"O Grito", de Edvard Munch (Imagem: arquivo Google) |
O QUE
AINDA CAUSA ESPANTO?
Depoimento
de Palocci produziu um estrago definitivo na imagem
que
é oferecida aos eleitores,
a
de um partido impoluto e um líder incorruptível
Por
Zuenir Ventura
O
Globo
09/09/2017
Foi uma semana para desafiar quem
achava que já vira de tudo, e para confirmar a tese de que no Brasil não houve
surrealismo nem realismo fantástico como movimentos literários porque eles
existem na vida real.
Apenas alguns exemplos. Teve o
inacreditável vídeo dos R$ 51 milhões contados por máquinas como numa cena na
Casa da Moeda. O dinheiro continha as impressões digitais de Geddel Vieira,
aquele que há dois anos se indignava na televisão: “Chega. Ninguém aguenta
mais. Isso já deixou de ser corrupção, é roubo”.
O candidato ao Prêmio Cara de Pau
tinha razão.

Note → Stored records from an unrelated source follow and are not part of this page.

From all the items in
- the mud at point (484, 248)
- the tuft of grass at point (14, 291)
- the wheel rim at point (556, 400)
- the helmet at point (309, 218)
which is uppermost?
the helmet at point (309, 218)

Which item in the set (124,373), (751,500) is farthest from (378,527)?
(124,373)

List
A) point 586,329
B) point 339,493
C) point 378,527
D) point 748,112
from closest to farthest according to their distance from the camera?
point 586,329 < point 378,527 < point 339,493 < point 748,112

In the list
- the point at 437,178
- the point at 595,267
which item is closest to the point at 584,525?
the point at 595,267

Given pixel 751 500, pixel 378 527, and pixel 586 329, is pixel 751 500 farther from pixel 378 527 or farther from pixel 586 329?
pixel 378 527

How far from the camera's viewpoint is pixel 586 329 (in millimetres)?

Como classificou um procurador, ele é “um criminoso em série”.
Teve também o áudio em que o
indecoroso Joesley, não satisfeito em fazer intrigas e levantar suspeitas,
alegando depois, como defesa, ter sido uma “conversa de bêbados” com Ricardo
Saud, também delator, assassina a gramática: “nóis só vai entregar o Judiciário
e o Executivo”.
A gravação serviu pelo menos para que
o procurador-geral decidisse consertar o inexplicável erro que cometeu no
acordo que concedeu tantas regalias indevidas, como imunidade penal, aos
delatores da J&F.
A revogação dos benefícios seria
feita ontem à tarde, junto com um provável pedido de prisão ao ministro Edson
Fachin, relator do caso no STF
Em outro capítulo, igualmente
inédito, teve o ministro Marco Aurélio Mello, do STF, confessando sua
“inimizade capital” pelo colega Gilmar Mendes, que, por sua vez, xingou o
procurador-geral de “delinquente” (Mello acrescentou que, se estivessem no
século XVIII, os dois partiriam para um duelo de vida ou morte).
Porém, o que mais causou espanto foi
o depoimento de Antonio Palocci ao juiz Sergio Moro, em especial o trecho que
ele classificou de “pacto de sangue” entre Lula e Emílio Odebrecht, envolvendo
um presente pessoal — um sítio (em Atibaia) — palestras a R$ 200 mil, fora
impostos, e uma reserva de R$ 300 milhões para atividades políticas nos anos
seguintes ao fim do mandato.
Sendo de quem foi, de um ex-homem de
confiança dos governos Lula e Dilma, o explosivo depoimento (cuja íntegra não
cabe neste espaço) produziu um estrago definitivo na imagem que é oferecida aos
eleitores, a de um partido impoluto e um líder incorruptível. Lula se disse
decepcionado, e pode-se imaginar o quanto, lembrando o que ele declarou não faz
muito tempo: “Palocci é meu amigo, uma das maiores inteligências políticas do
país. Ele tá trancafiado e se resolver falar tudo o que sabe pode, sim,
prejudicar muita gente. Mas não a mim. Não tenho nenhuma preocupação com
delação dele”..
Desta vez não deu para atribuir as
denúncias à perseguição política ou à vingança dos “golpistas”. A flecha partiu
de dentro, de onde ele menos esperava.